_AUFGABE A_
Beantworte anhand des Interviewauszugs zu Sarrazin diese Fragen:
(i) Wer steht laut dem ersten Absatz neben Sarrazin jetzt ebenfalls unter Druck?
(ii) Welcher Skandal wird als Beispiel für einen Skandal mit nur einer Front genannt?
(iii) Wie lange wird die Auseinandersetzung laut der Vermutung im zweiten Absatz mindestens noch weitergehen?
_AUFGABE B_
Tippe bitte aus dem Interviewauszug zu Sarrazin die Stelle ab, die mit „KEPPLINGER: Ich denke“ beginnt und bis einschließlich „noch jahrelang streiten.“ reicht.
_AUFGABE C_
Setze den Interviewauszug zu Sarrazin nach seinem letzten Satz fort.

_AUSGEWÄHLTER AUSZUG_
++++++++
SEZESSION: In einem Aufsatz schreiben Sie, aus dem Skandal um Sarrazin habe sich ein publizistischer Konflikt entwickelt, weil es genug Befürworter seiner Thesen gegeben habe. Ich möchte diesen publizistischen Konflikt in Frage stellen, da der Druck auf die Sarrazins – jetzt ja auch auf seine Frau – trotz der gescheiterten Verbannung anscheinend unerträglich hoch ist.
KEPPLINGER: Ich denke schon, daß es sich im engeren, also im sozialwissenschaftlichen Sinn, nicht um einen Skandal handelte. Bei einem Skandal gibt es immer nur eine Front, wie etwa bei der Skandalisierung der Spenden an die CDU. Bei solchen Skandalen existiert nahezu niemand, der die Gegenposition vertritt, also den Angeprangerten entschlossen verteidigt. Bei Sarrazin existieren auch heute noch zwei etwa gleich starke Lager. Natürlich kämpfen beide nicht immer mit feinen und fairen Mitteln. Diese Auseinandersetzung ist auch noch lange nicht zu Ende. Ich vermute, sie wird mindestens ein bis zwei Jahre weitergehen, wobei nicht immer der Name Sarrazin fallen muss. Aber über den Kern, um den es geht, wird man auch aus persönlichen und politischen Motiven noch jahrelang streiten.
++++++++
_DATENABSCHNITT_
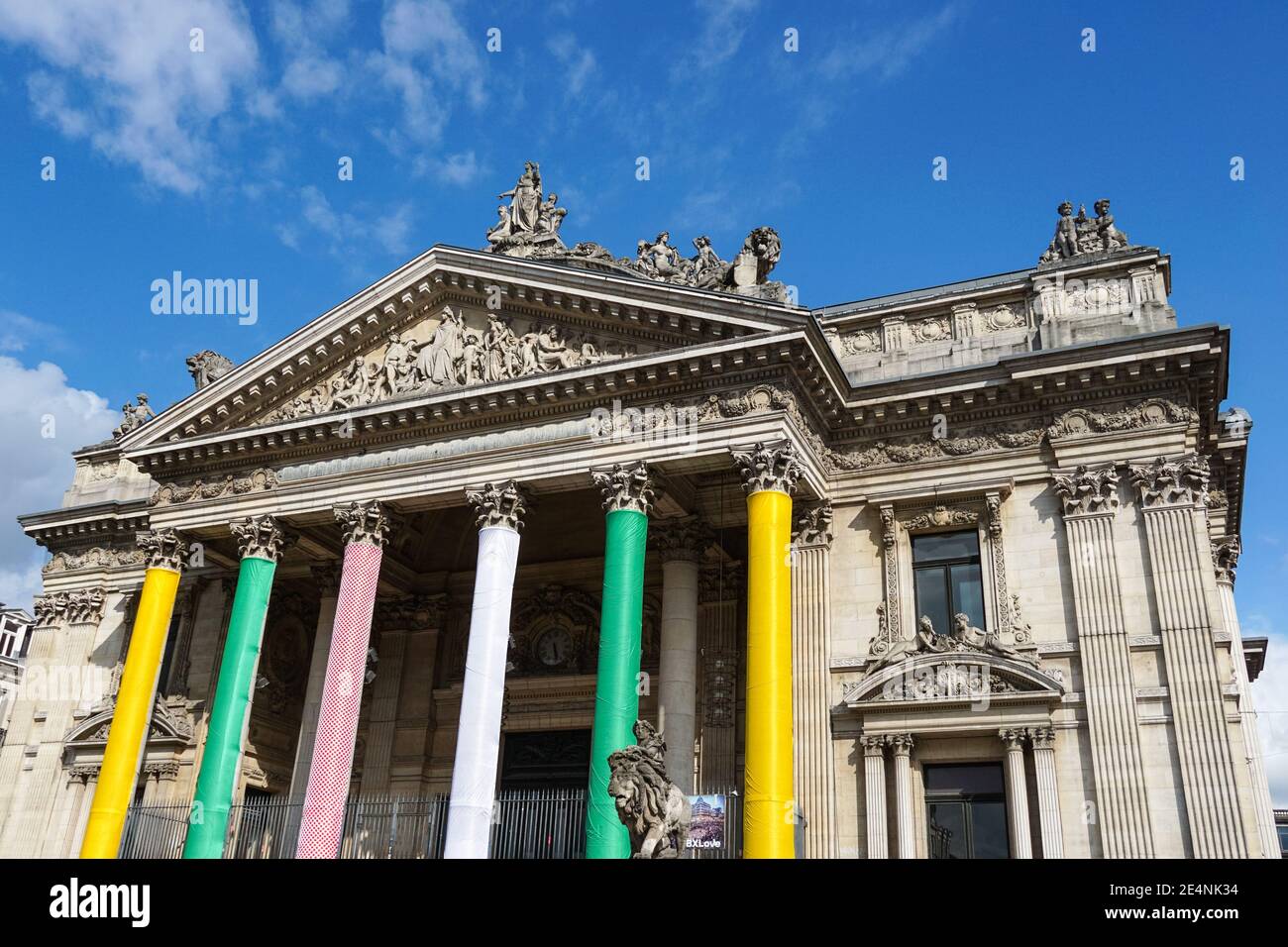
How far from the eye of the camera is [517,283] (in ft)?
++++++++
_ERWARTETE AUSGABE A_
(i) Seine Frau
(ii) Die Skandalisierung der Spenden an die CDU
(iii) Ein bis zwei Jahre

_ERWARTETE AUSGABE B_
KEPPLINGER: Ich denke schon, daß es sich im engeren, also im sozialwissenschaftlichen Sinn, nicht um einen Skandal handelte. Bei einem Skandal gibt es immer nur eine Front, wie etwa bei der Skandalisierung der Spenden an die CDU. Bei solchen Skandalen existiert nahezu niemand, der die Gegenposition vertritt, also den Angeprangerten entschlossen verteidigt. Bei Sarrazin existieren auch heute noch zwei etwa gleich starke Lager. Natürlich kämpfen beide nicht immer mit feinen und fairen Mitteln. Diese Auseinandersetzung ist auch noch lange nicht zu Ende. Ich vermute, sie wird mindestens ein bis zwei Jahre weitergehen, wobei nicht immer der Name Sarrazin fallen muss. Aber über den Kern, um den es geht, wird man auch aus persönlichen und politischen Motiven noch jahrelang streiten.

_ERWARTETE AUSGABE C_
SEZESSION: Wo sehen Sie unterdrücktes Potential, das sich in den nächsten Jahren artikulieren könnte?
KEPPLINGER: Typisch für solche Auseinandersetzungen ist folgendes: Auf beiden Seiten eines Konfliktes in der Gesellschaft passieren in der Regel Dinge, die man nicht billigen kann. Deshalb versuchen beide Seiten solche Sachverhalte zu instrumentalisieren, um den Gegner ins Unrecht setzen. Das wird auch in der Sarrazin-Debatte in Zukunft so sein. Es wird Leute geben, die versuchen, Sarrazin ins Unrecht zu setzen, indem man z. B. seiner Frau vorwirft, sie sei eine schlechte Lehrerin. Und es wird Leute geben, die die Angreifer ins Unrecht setzen, indem sie ihnen unwahre Behauptungen oder eigene Verfehlungen nachweisen.
SEZESSION: Wir bewegen uns also nicht auf der Ebene einer rationalen Argumentation.
KEPPLINGER: Es geht nicht vorrangig um eine rationale, sondern um eine rhetorische Argumentation. Es geht hier nicht um die – im wissenschaftlichen Sinn – Erkenntnis von Realität. Es geht im politischen Sinne um die Interpretation von Realität im Interesse der eigenen Zielsetzungen. Dazu wird, weniger mit dem Ziel der Erkenntnis als der Machtgewinnung, alles instrumentalisiert, was den eigenen Zielen dient.
SEZESSION: Ist es in dieser politischen Öffentlichkeit heutzutage überhaupt noch möglich, außerhalb des Modus des Skandals noch etwas Neues zu sagen?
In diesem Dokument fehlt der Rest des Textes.